The OECD draws a distinction between use of the software and the use of the copyright embodied in the software. In the former case, the user merely applies the program to produce an outcome. In the latter, the copyright is used to reproduce the software or form the basis of other software. A payment in the former case is made to obtain the benefit of the software’s capabilities.In the latter, the payment is made to obtain the benefit of the copyright within the software.

A practice has developed internationally to distinguish between the copyright and the software program, with the software program being likened to goods and the copyright being regarded as intellectual property.

Consider software that is stored on a carrier medium, such as a compact disk, and sold off the shelf to the public. The program purchased in this manner typically restricts the right of the user to make copies of the software, other than a back-up copy for own use. The buyer intends to benefit only from the processing capacity of the software. Generically this type of software is referred to as"shrinkwrap” software.

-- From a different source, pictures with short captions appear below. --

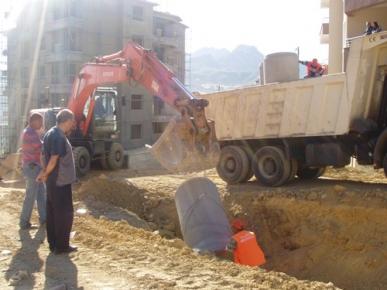 Atatürk Mahallesinde yağmur suyu kanalı çalışması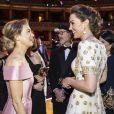 Kate Middleton conversa com Renee Zellweger durante premiação com Príncipe William neste domingo, dia 02 de fevereiro de 2020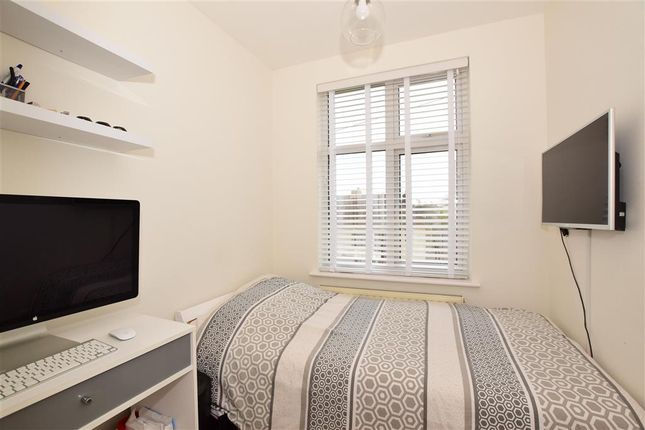 Bedroom 3 of Great Gardens Road, Hornchurch, Essex RM11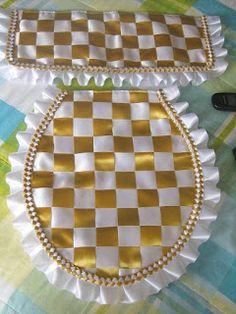 Virginia Olliveira: Ideias Com Moldes Pa - Diy Crafts Sewing Hacks, Sewing Crafts, Sewing Projects, Handmade Crafts, Diy And Crafts, Arts And Crafts, Smocking Tutorial, Bathroom Crafts, Bathroom Sets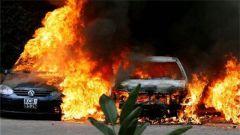 肯尼亚边境地带路边炸弹袭击警车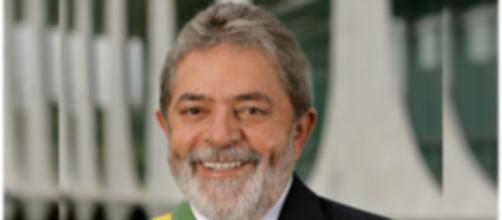 Lula está de volta ao governo em momento tenso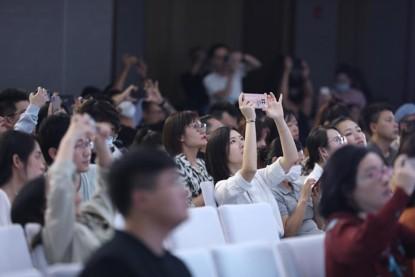 """首届银河众星招商会在杭州""""掀热潮"""",明星主播空降直播引爆各方关注"""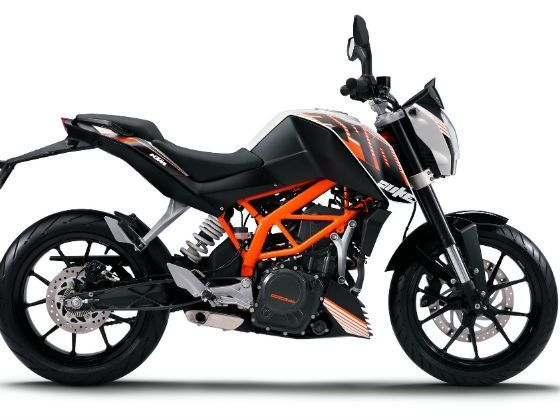 KTM Duke 390 with it's specifications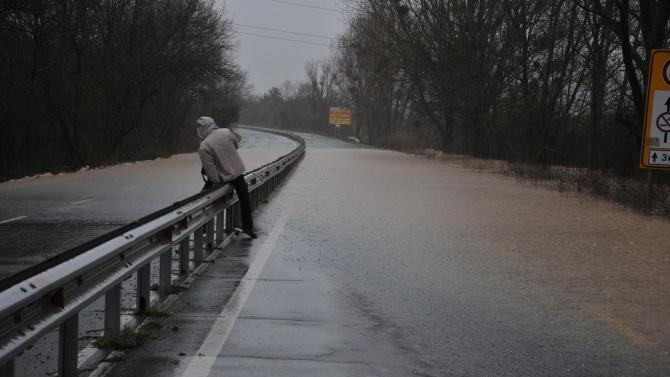 Река Велека преля, затвориха пътя Ахтопол - Резово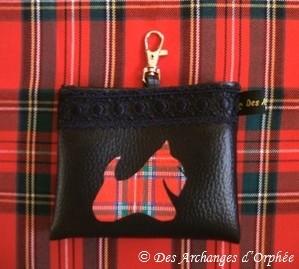 Pochette friandises. Passant ceinture + mousqueton d'attache.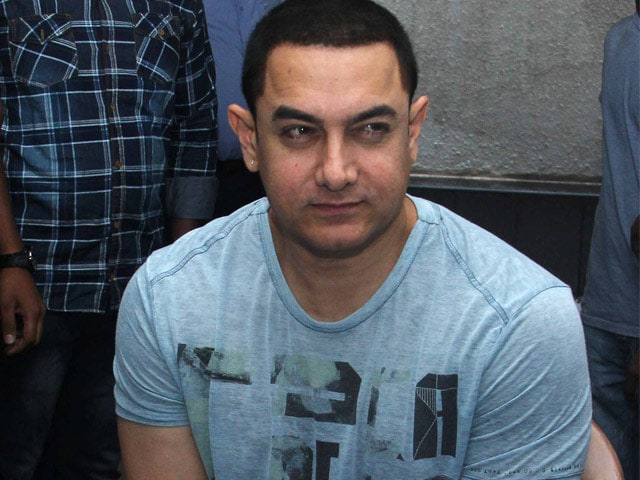Aamir Khan Puts Out Casting Call on Twitter and Facebook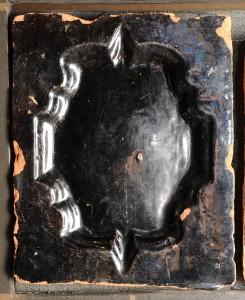 Turaidas pils drupās atrasts krāsns podiņš ar barokāla pildiņa motīvu. 18. gs. pirmā puse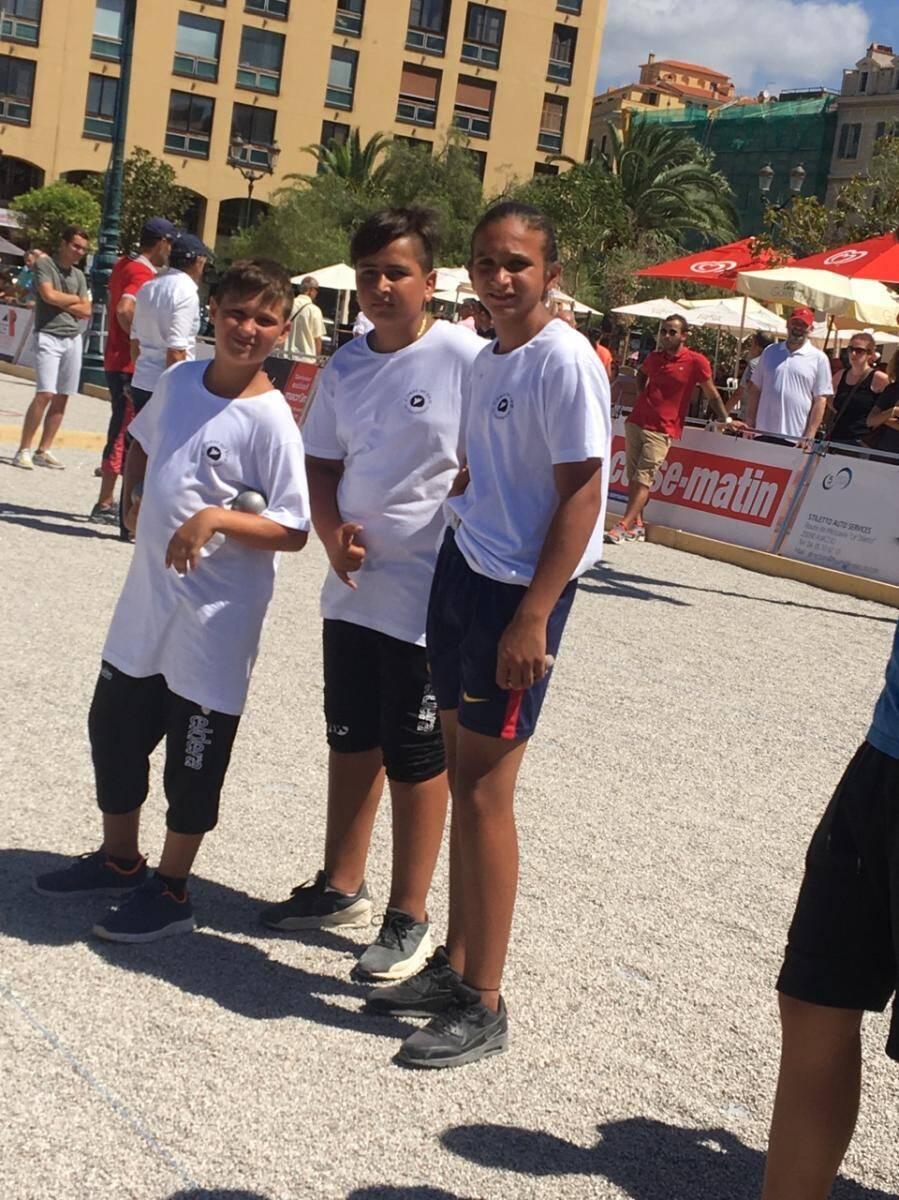 Lors du National d'Ajaccio. Devant, c'est Mathéo, au milieu on retrouve Nicolas, et au fond c'est Romain.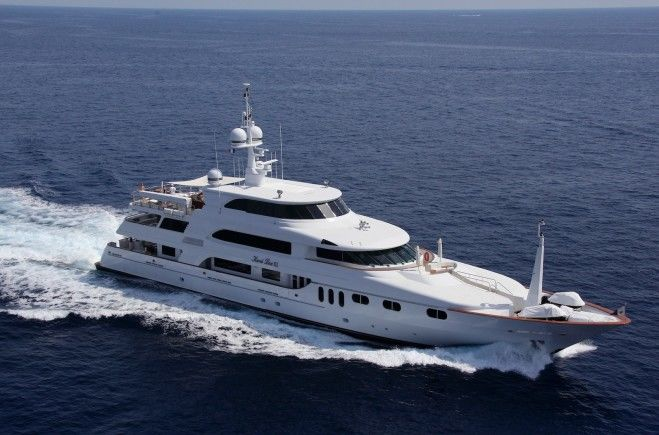 Keri Lee III Yacht Charter | Trinity Yachts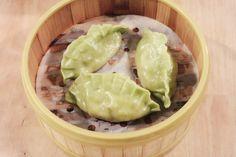 Höyrytettyjä jiao ji - kasvistäytteisiä pinaattinyyttejä 5€/3kpl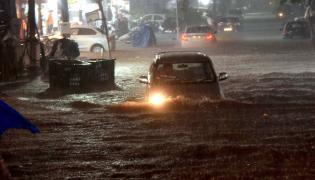 Heavy rains lash parts of Hyderabad Photo Gallery - Sakshi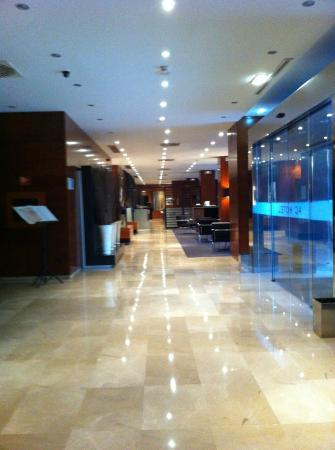 AC Hotel Zaragoza Los Enlaces by Marriott: Hall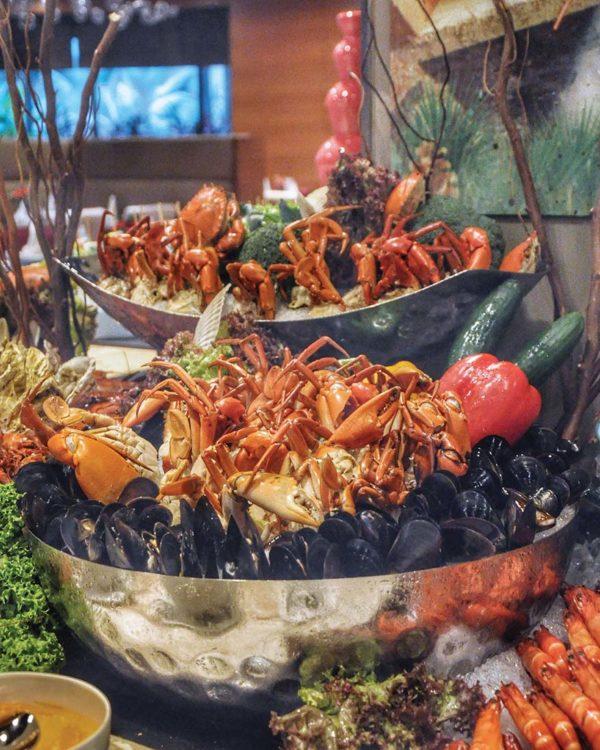 christmas buffet cinnamon coffee house one world hotel pj fresh seafood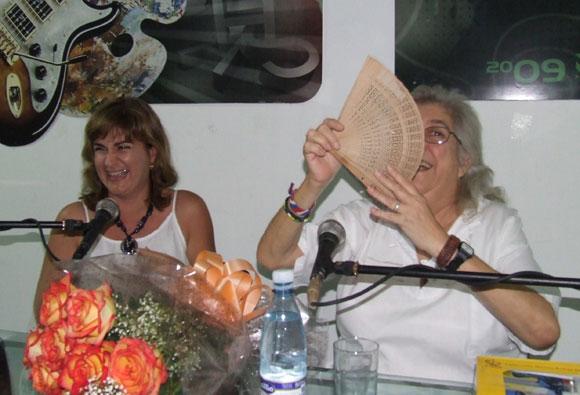 Sara compartió alegría y emociones con los asistentes al espacio Encuentro de la Feria Arte en la Rampa. Foto: Marianela Dufflar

By comparison a software owner may give another the right to copy the software onto a carrier medium and to distribute such copies. In this instance, it can be clearly identified that the distributor is not operating the program, but is using the copyright embodied in the program to derive income. Thus the distributor intends to benefit from exploiting the copyright.

The distinction becomes blurred when the software is supplied electronically. If the software is downloaded from the seller’s server it still retains the intended character, either as shrinkwrap software or a right to use the copyright. The OECD commentary on Article 12 states (at paragraph 14.1):

"The method of transferring the computer program to the transferee is not relevant. For example, it does not matter whether the transferee acquires a computer disk containing a copy of the program or directly receives a copy on the hard disk of her computer via a modem connection.”

The question whether the payment for a computer program constitutes a royalty is best answered by establishing the substance of the arrangement giving rise to the payment. If the permitted activities of the user, in the absence of the agreement, would constitute an infringement of the owner’s copyright, the substance of the agreement is the use or the right of use of the copyright. In other words the user is applying the software for commercial gain in a manner that only the owner would be entitled to apply it if there were no agreement.

Technically, the making of a copy is an infringement of copyright; however the OECD (paragraph 14 of the commentary on Article 12) considers that a distinction needs to be made between making a copy as part of the use of the software and making copies in order to use the copyright:

"Regardless of whether this right is granted under law or under a license agreement with the copyright holder, copying the program onto the computer’s hard drive or random access memory or making an archival copy is an essential step in utilising the program. Therefore, rights in relation to these acts of copying, where they do no more than enable the effective operation of the program by the user, should be disregarded in analysing the character of the transaction for tax purposes.”

It is therefore vital that the substance of the agreement relating to the use of computer software be clearly identifiable.

Persons who purchase software from non-resident suppliers should consider carefully the nature of the user licence that they acquire, and determine whether they are liable to withhold tax on any payments made in respect of the software.

Similarly persons who supply software from South Africa across international borders should be alive to the taxation implications in the foreign jurisdictions. Where double taxation agreements are in force, the OECD interpretations assist greatly in establishing whether and how royalties should be taxed in the foreign jurisdiction.